俺が死んだら*
―――しんあいなる弟へ
お前がこの手紙を読んでいるということは、俺はもうこの世にはいないのだろう。何も哀しむことはない。確かに闘病生活は辛かったけれども、たくさんの友達、父さん、母さん、そしてお前に出会うことができて兄ちゃんは幸せだった。
だが全く心残りが無いかと言えば嘘になる。そこで一つ、兄ちゃんの頼みを聞いてくれないか。
俺の勉強机にダイアルロックが掛かった引き出しがあるのを知っているか。ロックの番号はお前の誕生日だ。開けてみてほしい。中身がつっかえて開きにくいかもしれないけど。

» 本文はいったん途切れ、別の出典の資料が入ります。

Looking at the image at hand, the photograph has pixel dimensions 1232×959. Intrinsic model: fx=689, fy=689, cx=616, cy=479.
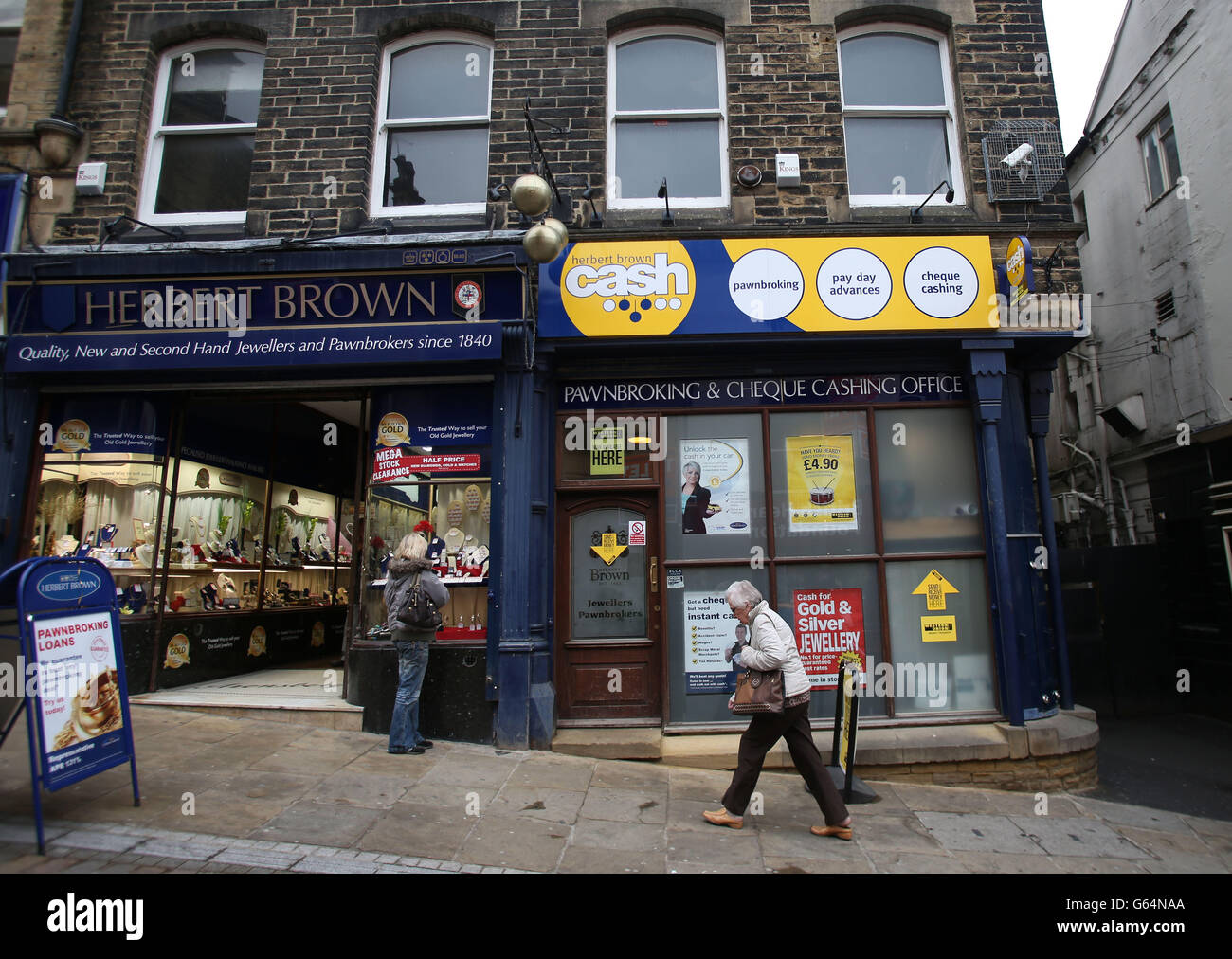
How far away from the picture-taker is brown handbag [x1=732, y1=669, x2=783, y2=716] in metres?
4.66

それな、兄ちゃんが友達から借りて返しそびれたゲームのカセットだ。山のようにあるけどけいべつしないでくれよ。タイミング逃してそのままとかよくあることなんだよ。
もう分かったか。そう、ゲームを元の持ち主に返してあげて欲しいんだ。俺、信用ないのかねえ、裏には全て名前が書いてある。お母さんに聞いたらどこの誰かすぐに分かるだろう。
今、お母さんに全部頼めばいいと思っただろ。それだけはかんべんしてくれよ。友達とゲームの貸し借りしてること、内緒だったんだから。これはお前にしか頼めないことなんだ。
これでもう思い残すことはない。これからのお前の人生が喜びに満ちたものになることを、兄ちゃんは願っている―――
―――僕はあれから毎日一本づつゲームを返しに行ったんだ。知らない人の家に行くのはとても勇気が要るけれど、兄ちゃんとの約束を守るため僕頑張ったんだよ。
兄ちゃんの友達は、みんなゲームを貸していたことを忘れてしまっていたようで、怒ることもなく一緒に遊ぶように誘ってくれたよ。兄ちゃんだけだった僕の世界は少しづつ広がっていったんだ。
最後の一つを返しに行った時、僕はなぜか泣いてしまった。兄ちゃんの友達はおろおろしてたけど、別に悲しかったわけじゃないんだ。
たぶん兄ちゃんの嘘に気づいていたから。ゲームの裏の名前は、みんな同じ汚い文字で書かれてるんだもん。僕でも分かるよ。昔から嘘つくの下手くそだったもんね。
ありがとう。
元気でね。
僕は今幸せです。
―――大好きな兄ちゃんへ
*山野ねこ様の同名のショートからタイトルを頂きました。ありがとうございます。